▶ [What you should do] The required output is the exact sequence of lines from the line holding "Which comparison holds: is" to the end of the records, inclusive.

▶ [Material for this exercise]
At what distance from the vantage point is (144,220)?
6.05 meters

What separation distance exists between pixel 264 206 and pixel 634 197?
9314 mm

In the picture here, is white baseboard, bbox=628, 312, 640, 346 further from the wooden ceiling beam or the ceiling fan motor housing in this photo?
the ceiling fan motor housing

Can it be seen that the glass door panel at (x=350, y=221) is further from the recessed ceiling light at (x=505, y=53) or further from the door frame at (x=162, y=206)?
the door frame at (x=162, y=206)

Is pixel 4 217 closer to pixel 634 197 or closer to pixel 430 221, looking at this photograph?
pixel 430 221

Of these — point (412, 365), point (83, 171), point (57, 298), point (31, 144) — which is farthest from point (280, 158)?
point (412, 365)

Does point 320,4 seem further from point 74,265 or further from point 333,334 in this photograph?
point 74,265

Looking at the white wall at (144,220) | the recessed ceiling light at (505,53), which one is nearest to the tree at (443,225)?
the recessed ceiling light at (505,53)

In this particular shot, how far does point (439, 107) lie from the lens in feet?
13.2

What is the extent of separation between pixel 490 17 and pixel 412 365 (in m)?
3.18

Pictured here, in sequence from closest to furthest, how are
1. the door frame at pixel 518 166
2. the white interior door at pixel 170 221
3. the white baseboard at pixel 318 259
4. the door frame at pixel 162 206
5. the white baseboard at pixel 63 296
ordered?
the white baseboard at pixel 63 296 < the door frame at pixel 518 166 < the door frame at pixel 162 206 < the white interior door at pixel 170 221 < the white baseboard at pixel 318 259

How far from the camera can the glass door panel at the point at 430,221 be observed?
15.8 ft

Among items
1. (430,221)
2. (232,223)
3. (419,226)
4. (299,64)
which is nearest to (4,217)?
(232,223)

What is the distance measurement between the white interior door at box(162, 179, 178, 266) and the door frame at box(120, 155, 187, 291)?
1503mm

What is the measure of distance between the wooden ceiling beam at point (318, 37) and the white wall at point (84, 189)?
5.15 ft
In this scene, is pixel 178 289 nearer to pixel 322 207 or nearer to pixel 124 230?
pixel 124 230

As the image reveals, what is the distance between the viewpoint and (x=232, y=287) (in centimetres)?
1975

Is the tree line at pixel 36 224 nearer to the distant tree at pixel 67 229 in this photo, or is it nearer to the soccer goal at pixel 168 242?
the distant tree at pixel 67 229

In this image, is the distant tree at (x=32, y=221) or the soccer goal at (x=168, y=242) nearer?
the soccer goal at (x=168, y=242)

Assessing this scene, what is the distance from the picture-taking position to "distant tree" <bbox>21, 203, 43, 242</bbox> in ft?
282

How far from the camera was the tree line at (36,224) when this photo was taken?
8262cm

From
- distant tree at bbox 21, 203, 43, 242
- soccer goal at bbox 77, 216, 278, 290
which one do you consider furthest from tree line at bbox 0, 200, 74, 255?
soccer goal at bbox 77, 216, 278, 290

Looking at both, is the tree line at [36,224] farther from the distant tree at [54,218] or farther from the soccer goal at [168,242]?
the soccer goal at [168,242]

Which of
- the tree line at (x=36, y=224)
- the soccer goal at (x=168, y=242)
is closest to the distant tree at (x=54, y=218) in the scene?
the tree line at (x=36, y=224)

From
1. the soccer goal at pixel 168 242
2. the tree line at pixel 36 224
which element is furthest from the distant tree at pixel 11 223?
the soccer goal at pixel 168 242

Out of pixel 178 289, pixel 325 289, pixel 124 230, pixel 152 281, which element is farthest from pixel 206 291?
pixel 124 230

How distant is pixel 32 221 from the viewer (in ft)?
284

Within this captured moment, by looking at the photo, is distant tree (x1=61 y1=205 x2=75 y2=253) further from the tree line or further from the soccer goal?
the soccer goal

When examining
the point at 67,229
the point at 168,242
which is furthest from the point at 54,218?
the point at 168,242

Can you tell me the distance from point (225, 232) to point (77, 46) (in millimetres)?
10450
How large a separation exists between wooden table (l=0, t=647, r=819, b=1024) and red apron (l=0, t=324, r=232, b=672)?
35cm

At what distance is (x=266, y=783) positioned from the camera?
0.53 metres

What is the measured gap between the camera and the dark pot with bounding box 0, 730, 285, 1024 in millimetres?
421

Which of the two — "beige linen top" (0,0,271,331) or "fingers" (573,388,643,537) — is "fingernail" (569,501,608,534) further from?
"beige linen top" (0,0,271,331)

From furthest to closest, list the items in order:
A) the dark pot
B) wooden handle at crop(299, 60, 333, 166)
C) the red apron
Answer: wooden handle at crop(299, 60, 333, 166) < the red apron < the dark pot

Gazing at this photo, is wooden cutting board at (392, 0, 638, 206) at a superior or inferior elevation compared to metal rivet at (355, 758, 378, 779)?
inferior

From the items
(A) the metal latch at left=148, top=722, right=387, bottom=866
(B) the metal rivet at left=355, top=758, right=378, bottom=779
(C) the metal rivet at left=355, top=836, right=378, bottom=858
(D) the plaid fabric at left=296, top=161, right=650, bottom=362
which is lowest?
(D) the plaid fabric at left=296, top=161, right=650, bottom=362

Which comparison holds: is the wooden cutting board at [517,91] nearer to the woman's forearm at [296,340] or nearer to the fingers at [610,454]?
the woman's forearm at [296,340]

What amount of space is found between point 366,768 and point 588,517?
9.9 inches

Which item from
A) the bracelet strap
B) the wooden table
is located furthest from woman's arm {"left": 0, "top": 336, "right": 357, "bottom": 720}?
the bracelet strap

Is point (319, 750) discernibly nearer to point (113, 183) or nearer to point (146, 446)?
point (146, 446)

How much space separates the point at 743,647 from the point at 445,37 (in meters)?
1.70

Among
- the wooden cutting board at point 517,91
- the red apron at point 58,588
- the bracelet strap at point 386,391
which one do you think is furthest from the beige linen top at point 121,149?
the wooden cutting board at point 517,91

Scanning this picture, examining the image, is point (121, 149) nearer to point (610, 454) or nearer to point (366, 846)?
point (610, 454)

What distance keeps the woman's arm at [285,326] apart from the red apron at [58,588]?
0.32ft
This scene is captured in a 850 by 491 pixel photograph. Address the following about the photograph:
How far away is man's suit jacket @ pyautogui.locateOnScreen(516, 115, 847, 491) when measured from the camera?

▶ [Task solution]
Which comparison holds: is the wooden cutting board at [517,91] nearer to the woman's forearm at [296,340] or nearer to the fingers at [610,454]?
the woman's forearm at [296,340]

What amount of space is found between point 366,768 and point 588,517?
9.9 inches

Which item from
A) the bracelet strap
B) the wooden table
is located furthest from woman's arm {"left": 0, "top": 336, "right": 357, "bottom": 720}?
the bracelet strap

Is point (319, 750) discernibly nearer to point (113, 183) or nearer to point (146, 446)?
point (146, 446)

How much space separates the point at 743,647 from the point at 445,37 (in meters)?
1.70

Among
- the wooden cutting board at point 517,91
- the red apron at point 58,588
- the bracelet strap at point 386,391
which one do you think is furthest from the beige linen top at point 121,149?
the wooden cutting board at point 517,91

Scanning this picture, examining the image, is point (121, 149) nearer to point (610, 454) or nearer to point (366, 846)?
point (610, 454)

What distance keeps the woman's arm at [285,326] apart from the red apron at [58,588]?
0.32ft
This scene is captured in a 850 by 491 pixel photograph. Address the following about the photograph:
How far away is man's suit jacket @ pyautogui.locateOnScreen(516, 115, 847, 491) when measured from the camera?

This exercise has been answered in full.